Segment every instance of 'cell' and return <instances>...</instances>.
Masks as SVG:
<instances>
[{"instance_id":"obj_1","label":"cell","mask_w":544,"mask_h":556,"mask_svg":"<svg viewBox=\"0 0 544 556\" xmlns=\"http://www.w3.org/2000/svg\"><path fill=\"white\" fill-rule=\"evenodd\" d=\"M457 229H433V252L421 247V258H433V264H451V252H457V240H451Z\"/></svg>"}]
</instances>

■ Requirements ■
Copy every row above back out word for word, with nothing left out or changed.

■ Solution below ■
Segment every instance of 'cell' and return <instances>...</instances>.
Masks as SVG:
<instances>
[{"instance_id":"obj_1","label":"cell","mask_w":544,"mask_h":556,"mask_svg":"<svg viewBox=\"0 0 544 556\" xmlns=\"http://www.w3.org/2000/svg\"><path fill=\"white\" fill-rule=\"evenodd\" d=\"M457 229H433V252L421 247V258H433V264H451V252H457V240H451Z\"/></svg>"}]
</instances>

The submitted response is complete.